Chief Research Officer

Throughput: How many items does the team complete per week? Not story points, actual items. Throughput is more stable than velocity and more meaningful than effort estimates.

Quality metrics

Defect injection rate: How many defects are created per unit of work delivered? This is more useful than total defect count because it normalises for delivery volume. A rising injection rate means quality practices are degrading, even if the total defect count looks stable.

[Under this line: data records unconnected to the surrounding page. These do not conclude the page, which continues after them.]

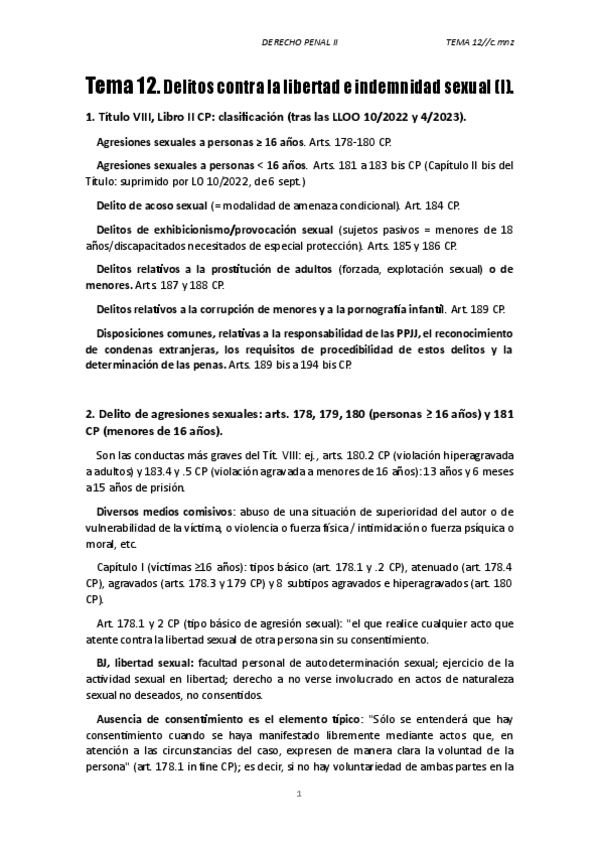 DERECHO PENAL II TEMA 12//c.mnz

Tema 12. Delitos contra la libertad e indemnidad sexual (I).

1. Título VIII, Libro II CP: clasificación (tras las LLOO 10/2022 y 4/2023).

Agresiones sexuales a personas ≥ 16 años. Arts. 178-180 CP.

Agresiones sexuales a personas < 16 años. Arts. 181 a 183 bis CP (Capítulo II bis del Título: suprimido por LO 10/2022, de 6 sept.)

Delito de acoso sexual (= modalidad de amenaza condicional). Art. 184 CP.

Delitos de exhibicionismo/provocación sexual (sujetos pasivos = menores de 18 años/discapacitados necesitados de especial protección). Arts. 185 y 186 CP.

Delitos relativos a la prostitución de adultos (forzada, explotación sexual) o de menores. Arts. 187 y 188 CP.

Delitos relativos a la corrupción de menores y a la pornografía infantil. Art. 189 CP.

Disposiciones comunes, relativas a la responsabilidad de las PPJJ, el reconocimiento de condenas extranjeras, los requisitos de procedibilidad de estos delitos y la determinación de las penas. Arts. 189 bis a 194 bis CP.

2. Delito de agresiones sexuales: arts. 178, 179, 180 (personas ≥ 16 años) y 181 CP (menores de 16 años).

Son las conductas más graves del Tít. VIII: ej., arts. 180.2 CP (violación hiperagravada a adultos) y 183.4 y .5 CP (violación agravada a menores de 16 años): 13 años y 6 meses a 15 años de prisión.

Diversos medios comisivos: abuso de una situación de superioridad del autor o de vulnerabilidad de la víctima, o violencia o fuerza física / intimidación o fuerza psíquica o moral, etc.

Capítulo I (víctimas ≥16 años): tipos básico (art. 178.1 y .2 CP), atenuado (art. 178.4 CP), agravados (arts. 178.3 y 179 CP) y 8 subtipos agravados e hiperagravados (art. 180 CP).

Art. 178.1 y 2 CP (tipo básico de agresión sexual): "el que realice cualquier acto que atente contra la libertad sexual de otra persona sin su consentimiento.

BJ, libertad sexual: facultad personal de autodeterminación sexual; ejercicio de la actividad sexual en libertad; derecho a no verse involucrado en actos de naturaleza sexual no deseados, no consentidos.

Ausencia de consentimiento es el elemento típico: "Sólo se entenderá que hay consentimiento cuando se haya manifestado libremente mediante actos que, en atención a las circunstancias del caso, expresen de manera clara la voluntad de la persona" (art. 178.1 in fine CP); es decir, si no hay voluntariedad de ambas partes en la

1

Rework percentage: What proportion of the team's capacity goes to fixing things that were already delivered? Some rework is inevitable. Above 20%, it's a process signal that something upstream needs attention, usually requirement quality or testing coverage.

Value metrics

Feature adoption: Of the things you shipped, how many are actually being used? This is the metric that connects delivery to outcomes. Shipping features that nobody uses is waste, regardless of how efficiently you shipped them.

Time to value: How long after a feature is requested does it start producing value for users? This combines cycle time with deployment frequency and measures the thing that actually matters to the business.

How to Start

The instinct is to instrument everything and build an exhaustive dashboard. Don't. That takes months and produces something nobody looks at.

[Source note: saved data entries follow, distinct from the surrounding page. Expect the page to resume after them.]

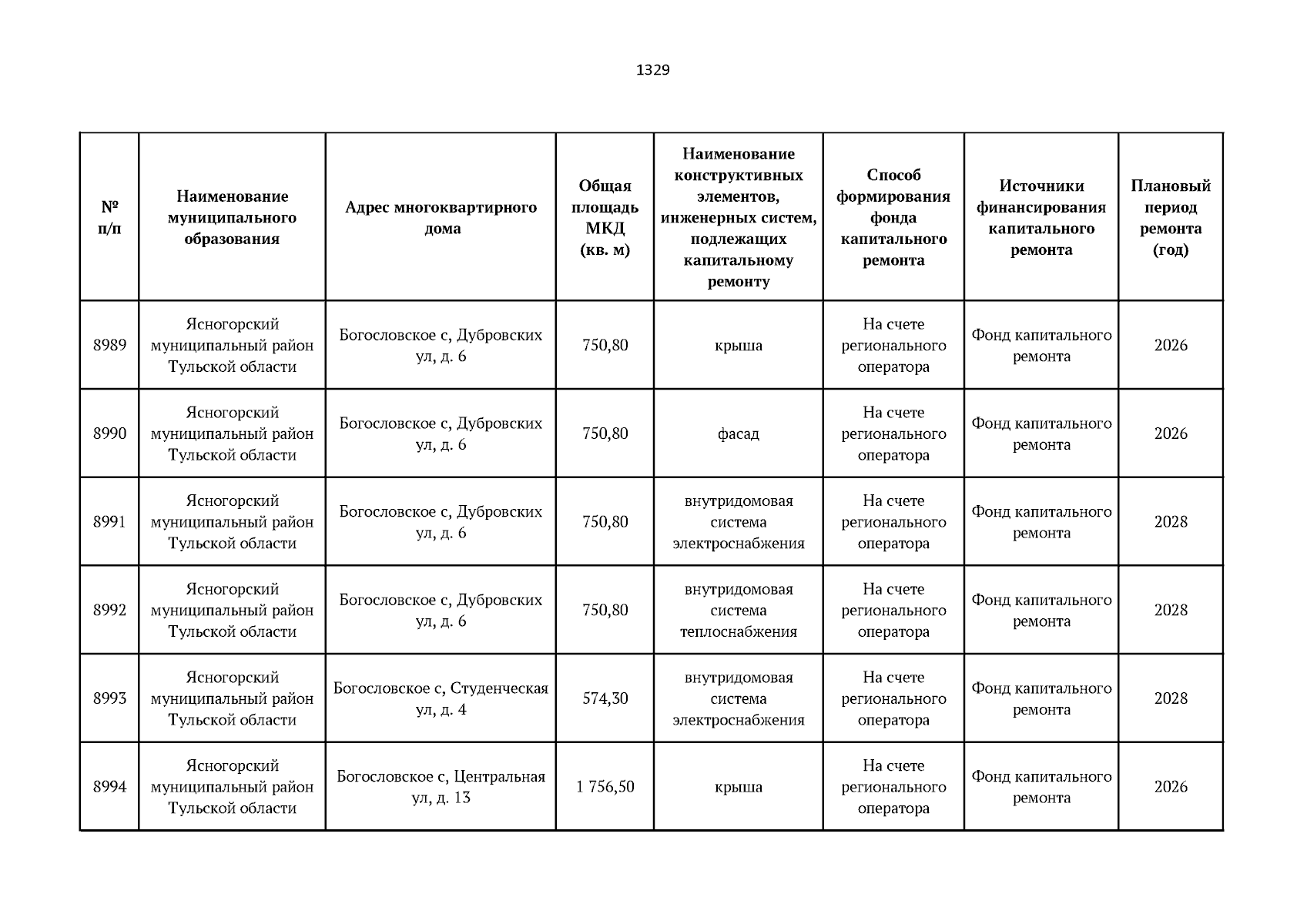 1329

| № п/п | Наименование муниципального образования | Адрес многоквартирного дома | Общая площадь МКД (кв. м) | Наименование конструктивных элементов, инженерных систем, подлежащих капитальному ремонту | Способ формирования фонда капитального ремонта | Источники финансирования капитального ремонта | Плановый период ремонта (год) |
|---|---|---|---|---|---|---|---|
| 8989 | Ясногорский муниципальный район Тульской области | Богословское с, Дубровских ул, д. 6 | 750,80 | крыша | На счете регионального оператора | Фонд капитального ремонта | 2026 |
| 8990 | Ясногорский муниципальный район Тульской области | Богословское с, Дубровских ул, д. 6 | 750,80 | фасад | На счете регионального оператора | Фонд капитального ремонта | 2026 |
| 8991 | Ясногорский муниципальный район Тульской области | Богословское с, Дубровских ул, д. 6 | 750,80 | внутридомовая система электроснабжения | На счете регионального оператора | Фонд капитального ремонта | 2028 |
| 8992 | Ясногорский муниципальный район Тульской области | Богословское с, Дубровских ул, д. 6 | 750,80 | внутридомовая система теплоснабжения | На счете регионального оператора | Фонд капитального ремонта | 2028 |
| 8993 | Ясногорский муниципальный район Тульской области | Богословское с, Студенческая ул, д. 4 | 574,30 | внутридомовая система электроснабжения | На счете регионального оператора | Фонд капитального ремонта | 2028 |
| 8994 | Ясногорский муниципальный район Тульской области | Богословское с, Центральная ул, д. 13 | 1 756,50 | крыша | На счете регионального оператора | Фонд капитального ремонта | 2026 |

Week 1: Pick three metrics

Choose one flow metric (cycle time is the most useful starting point), one quality metric (defect injection rate), and one value metric (feature adoption if you can measure it, rework percentage if you can't). Three numbers. That's it.

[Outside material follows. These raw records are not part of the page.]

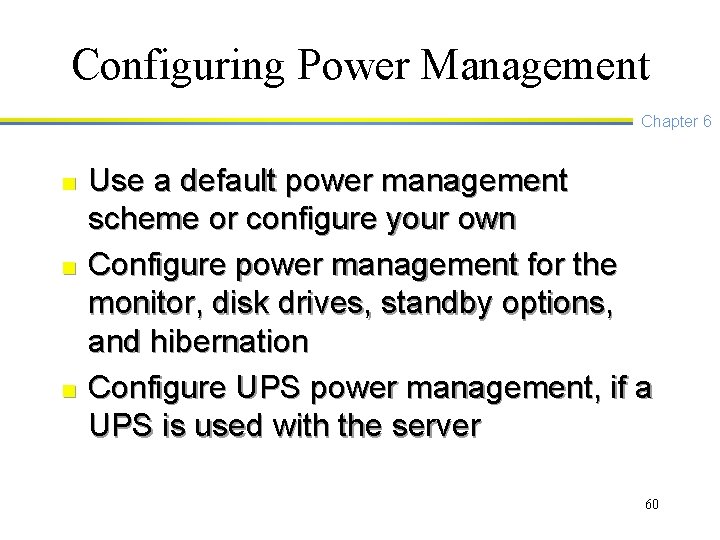 Configuring Power Management

Chapter 6

- Use a default power management scheme or configure your own
- Configure power management for the monitor, disk drives, standby options, and hibernation
- Configure UPS power management, if a UPS is used with the server

60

Week 2-4: Establish baselines

Measure your current state. Don't try to improve anything yet. Just understand where you are. Most teams are surprised by what the data shows, particularly cycle time. The gap between perceived and actual cycle time is usually significant.

Month 2-3: Identify one improvement

Pick the metric with the most obvious improvement opportunity. Usually it's WIP, because limiting work in progress has an immediate effect on cycle time and throughput. Make one process change and observe the effect.

Ongoing: Review monthly

Once a month, look at your three numbers. Are they trending in the right direction? If yes, maintain. If no, investigate. Keep the review short, thirty minutes maximum, focused on patterns rather than individual data points.

The Cultural Shift

The hardest part isn't the measurement. It's changing the culture from "we delivered a lot" to "we delivered the right things efficiently." Some teams resist measurement because it feels like surveillance. That's a reasonable concern and it needs to be addressed directly.

Evidence-based delivery isn't about monitoring individual performance. It's about understanding system behaviour. The metrics belong to the team, not to management. They're tools for the team to improve their own process, not tools for leadership to evaluate individuals.

When teams own their metrics and use them to improve their own work, the resistance disappears. When metrics are imposed from above and used for performance evaluation, they get gamed. The implementation approach determines the outcome.

Start Small, Stay Honest

The organisations that get the most value from evidence-based delivery are the ones that start with a few honest metrics and use them to make small, consistent improvements. Not the ones that build elaborate measurement frameworks. Small and honest beats elaborate and ignored, every time.